The differential impact on working memory (WM) performance of distractors presented either at encoding or during maintenance was investigated in Alzheimer’s (AD), Parkinson’s Disease (PD) and healthy ageing. Across three studies, 28 AD and 28 PD patients, 28 elderly (EHC) and 28 young healthy controls (YHC) were enrolled. All participants performed a delayed reproduction task, where they reported the orientation of an arrow from a study set of either two or three items, with a distractor present either at encoding or at maintenance. Mean absolute error (the difference between probed and reported orientation) was calculated as an analogue measure of WM. Additionally, mixture model metrics i.e., memory precision, target detection, misbinding (swapping the features of an object with another probed item) and guessing were computed.

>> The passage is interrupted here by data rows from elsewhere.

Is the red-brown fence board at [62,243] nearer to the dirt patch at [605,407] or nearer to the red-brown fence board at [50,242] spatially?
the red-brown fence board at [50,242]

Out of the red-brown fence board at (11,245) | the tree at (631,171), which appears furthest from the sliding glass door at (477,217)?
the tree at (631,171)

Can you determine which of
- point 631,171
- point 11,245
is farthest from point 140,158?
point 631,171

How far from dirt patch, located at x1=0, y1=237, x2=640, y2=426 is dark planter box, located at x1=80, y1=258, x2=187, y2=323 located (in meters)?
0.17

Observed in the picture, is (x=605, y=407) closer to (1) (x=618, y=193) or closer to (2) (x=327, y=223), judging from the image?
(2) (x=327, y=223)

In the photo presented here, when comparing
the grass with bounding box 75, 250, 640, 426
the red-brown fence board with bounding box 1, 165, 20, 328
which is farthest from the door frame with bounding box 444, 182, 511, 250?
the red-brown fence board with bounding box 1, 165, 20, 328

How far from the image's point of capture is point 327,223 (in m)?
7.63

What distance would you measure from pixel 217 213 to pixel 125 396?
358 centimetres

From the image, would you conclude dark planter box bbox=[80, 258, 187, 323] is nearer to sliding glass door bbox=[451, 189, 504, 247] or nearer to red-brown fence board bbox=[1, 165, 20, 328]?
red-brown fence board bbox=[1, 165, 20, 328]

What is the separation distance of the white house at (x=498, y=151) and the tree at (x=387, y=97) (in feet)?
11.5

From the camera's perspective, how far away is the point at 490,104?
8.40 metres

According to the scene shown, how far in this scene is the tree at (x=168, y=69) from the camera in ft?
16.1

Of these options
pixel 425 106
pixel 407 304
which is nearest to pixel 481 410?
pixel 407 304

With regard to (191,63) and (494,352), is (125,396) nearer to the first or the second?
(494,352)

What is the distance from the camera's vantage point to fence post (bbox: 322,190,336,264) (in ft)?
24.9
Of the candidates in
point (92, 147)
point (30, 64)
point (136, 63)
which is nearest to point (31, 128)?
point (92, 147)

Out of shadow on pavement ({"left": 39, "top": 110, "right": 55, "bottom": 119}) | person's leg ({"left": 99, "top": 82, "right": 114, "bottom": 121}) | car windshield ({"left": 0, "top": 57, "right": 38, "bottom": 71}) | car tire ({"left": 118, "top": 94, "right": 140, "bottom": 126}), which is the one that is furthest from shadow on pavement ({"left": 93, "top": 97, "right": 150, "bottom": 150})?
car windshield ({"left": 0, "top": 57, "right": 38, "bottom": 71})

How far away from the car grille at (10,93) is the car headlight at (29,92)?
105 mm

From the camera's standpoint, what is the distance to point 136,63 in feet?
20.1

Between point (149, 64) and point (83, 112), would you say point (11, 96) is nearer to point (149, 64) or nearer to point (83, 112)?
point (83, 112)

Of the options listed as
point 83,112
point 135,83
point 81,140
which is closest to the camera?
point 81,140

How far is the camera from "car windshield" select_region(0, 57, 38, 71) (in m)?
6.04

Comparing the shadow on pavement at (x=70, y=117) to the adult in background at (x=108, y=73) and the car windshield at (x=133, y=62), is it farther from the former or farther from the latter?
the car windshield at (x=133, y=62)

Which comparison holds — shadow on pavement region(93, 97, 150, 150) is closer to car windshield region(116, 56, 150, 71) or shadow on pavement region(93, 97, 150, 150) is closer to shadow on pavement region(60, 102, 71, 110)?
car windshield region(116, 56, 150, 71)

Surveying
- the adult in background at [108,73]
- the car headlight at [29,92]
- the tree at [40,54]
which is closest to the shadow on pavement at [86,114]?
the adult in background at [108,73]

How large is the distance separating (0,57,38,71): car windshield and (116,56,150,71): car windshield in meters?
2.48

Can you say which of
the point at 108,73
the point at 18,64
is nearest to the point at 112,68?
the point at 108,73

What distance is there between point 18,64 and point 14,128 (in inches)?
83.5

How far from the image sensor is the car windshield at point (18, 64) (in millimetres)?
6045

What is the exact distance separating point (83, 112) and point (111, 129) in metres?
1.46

MRI data was also acquired in AD, PD and EHC participants, and whole hippocampal volumes were extracted to test whether WM filtering and overall performance were related to hippocampal integrity.

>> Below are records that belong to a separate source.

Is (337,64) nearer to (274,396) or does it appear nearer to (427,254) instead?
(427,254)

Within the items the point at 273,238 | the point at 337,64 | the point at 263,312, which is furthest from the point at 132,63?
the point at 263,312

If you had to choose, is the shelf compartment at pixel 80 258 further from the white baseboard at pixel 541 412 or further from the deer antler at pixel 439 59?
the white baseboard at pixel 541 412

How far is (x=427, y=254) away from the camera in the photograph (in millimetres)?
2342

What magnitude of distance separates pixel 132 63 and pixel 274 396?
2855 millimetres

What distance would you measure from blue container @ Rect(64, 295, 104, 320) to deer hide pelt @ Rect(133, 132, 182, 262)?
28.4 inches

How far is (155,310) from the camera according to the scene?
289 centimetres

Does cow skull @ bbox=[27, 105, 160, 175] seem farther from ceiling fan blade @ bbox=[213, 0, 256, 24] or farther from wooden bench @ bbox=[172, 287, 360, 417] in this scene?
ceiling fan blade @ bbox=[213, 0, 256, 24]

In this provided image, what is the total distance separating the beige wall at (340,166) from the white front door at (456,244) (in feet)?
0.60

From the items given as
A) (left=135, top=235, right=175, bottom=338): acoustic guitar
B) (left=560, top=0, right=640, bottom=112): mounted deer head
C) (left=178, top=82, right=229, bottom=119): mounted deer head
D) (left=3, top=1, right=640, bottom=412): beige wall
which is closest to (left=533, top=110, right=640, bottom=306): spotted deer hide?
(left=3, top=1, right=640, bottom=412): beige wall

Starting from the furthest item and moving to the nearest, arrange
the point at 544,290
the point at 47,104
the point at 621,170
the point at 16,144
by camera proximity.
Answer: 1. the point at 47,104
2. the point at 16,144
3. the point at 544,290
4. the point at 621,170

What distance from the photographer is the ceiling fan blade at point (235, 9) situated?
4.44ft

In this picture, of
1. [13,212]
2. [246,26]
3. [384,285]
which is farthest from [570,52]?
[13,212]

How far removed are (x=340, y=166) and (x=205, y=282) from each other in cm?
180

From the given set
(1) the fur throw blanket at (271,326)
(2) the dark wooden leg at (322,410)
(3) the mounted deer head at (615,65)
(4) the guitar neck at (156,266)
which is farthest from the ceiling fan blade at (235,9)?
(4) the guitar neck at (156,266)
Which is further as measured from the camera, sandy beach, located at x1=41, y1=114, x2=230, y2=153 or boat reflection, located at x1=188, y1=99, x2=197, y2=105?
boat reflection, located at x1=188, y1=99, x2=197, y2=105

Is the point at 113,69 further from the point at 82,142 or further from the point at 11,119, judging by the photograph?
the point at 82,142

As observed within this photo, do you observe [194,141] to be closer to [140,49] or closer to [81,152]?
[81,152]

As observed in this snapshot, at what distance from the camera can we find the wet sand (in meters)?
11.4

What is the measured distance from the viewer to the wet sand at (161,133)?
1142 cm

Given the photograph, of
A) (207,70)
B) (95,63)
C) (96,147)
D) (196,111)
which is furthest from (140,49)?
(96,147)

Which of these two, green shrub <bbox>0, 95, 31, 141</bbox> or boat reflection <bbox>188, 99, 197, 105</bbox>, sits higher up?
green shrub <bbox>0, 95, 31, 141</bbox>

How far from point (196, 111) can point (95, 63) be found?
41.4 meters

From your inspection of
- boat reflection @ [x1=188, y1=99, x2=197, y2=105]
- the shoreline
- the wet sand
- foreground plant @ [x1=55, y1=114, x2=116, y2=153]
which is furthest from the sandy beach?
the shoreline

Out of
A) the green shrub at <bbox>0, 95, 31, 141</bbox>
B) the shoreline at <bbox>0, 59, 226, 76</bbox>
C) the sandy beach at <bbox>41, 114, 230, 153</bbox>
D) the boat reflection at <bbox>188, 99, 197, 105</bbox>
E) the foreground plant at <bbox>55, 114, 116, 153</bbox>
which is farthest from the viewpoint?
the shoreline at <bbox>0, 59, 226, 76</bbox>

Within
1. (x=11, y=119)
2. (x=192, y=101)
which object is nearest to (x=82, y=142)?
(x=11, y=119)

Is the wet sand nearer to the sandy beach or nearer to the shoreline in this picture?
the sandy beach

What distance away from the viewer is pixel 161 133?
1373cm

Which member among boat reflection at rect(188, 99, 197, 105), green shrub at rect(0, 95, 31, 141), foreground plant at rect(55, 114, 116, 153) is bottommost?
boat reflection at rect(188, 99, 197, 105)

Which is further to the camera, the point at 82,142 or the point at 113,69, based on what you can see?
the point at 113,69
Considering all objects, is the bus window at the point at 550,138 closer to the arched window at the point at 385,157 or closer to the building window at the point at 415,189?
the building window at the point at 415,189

EHC and PD patients showed good filtering abilities both at encoding and during maintenance. However, AD patients exhibited significant filtering deficits specifically when the distractor appeared during maintenance. Healthy ageing and AD were associated with higher rates of both misbinding and guessing, as well as lower target detection, and memory precision. However, in healthy ageing there was a prominent decline in WM memory precision, whilst in AD lower target detection and higher guessing were the main sources of error. Conversely, PD was associated only with higher guessing rates. Hippocampal volume was significantly correlated with filtering during maintenance – but not at encoding – as well as with overall mean absolute error, target detection, guessing and misbinding. These findings demonstrate how healthy ageing and neurodegenerative diseases exhibit distinct patterns of WM impairment, including differential effects on filtering irrelevant material presented at encoding and maintenance.